Data block below:

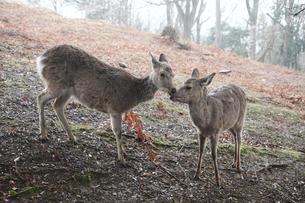 奈良公園若草山のニホンジカの写真素材 [FYI03013257]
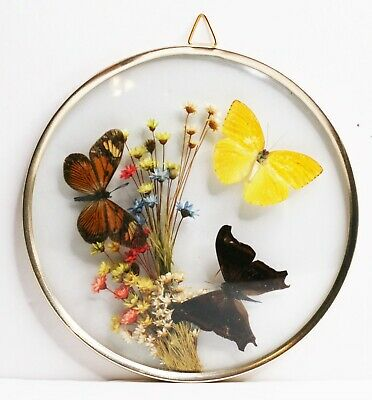 Vintage Butterfly Dried Flowers Shadowbox Framed Taxidermy Wall Art Made Brazil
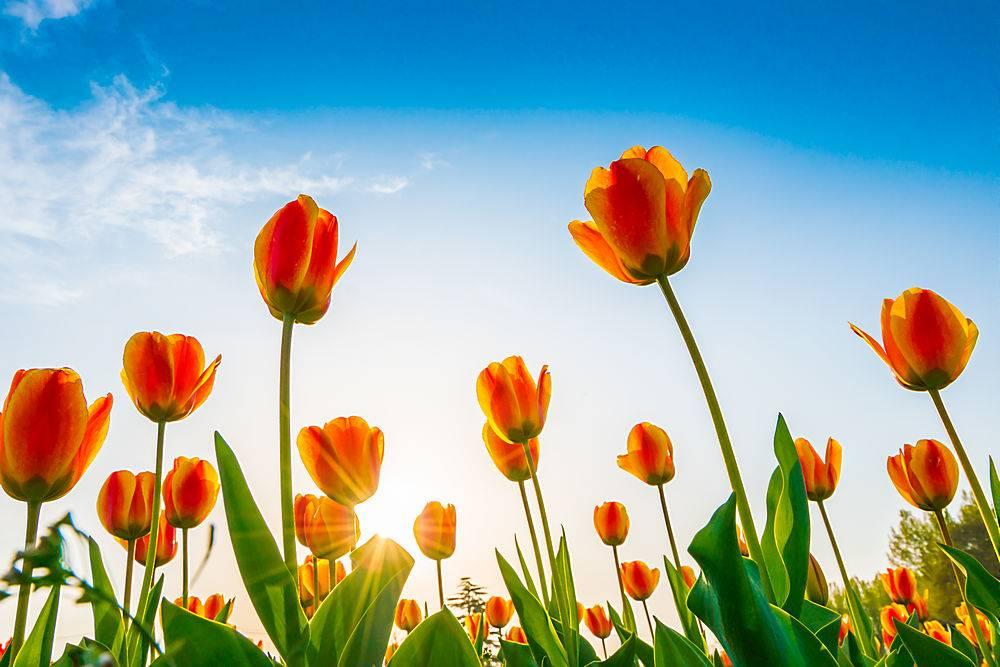 春天里美丽的郁金香花束_125452201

End of Data block.

Exercise instructions ▸ Each line from the one holding "Vintage Butterfly Dried" through the final line of the data needs to be transcribed exactly. Include both ends, skip the pictures, and add nothing.

Response to the task ▸
 Vintage Butterfly Dried Flowers Shadowbox Framed Taxidermy Wall Art Made Brazil
 春天里美丽的郁金香花束_125452201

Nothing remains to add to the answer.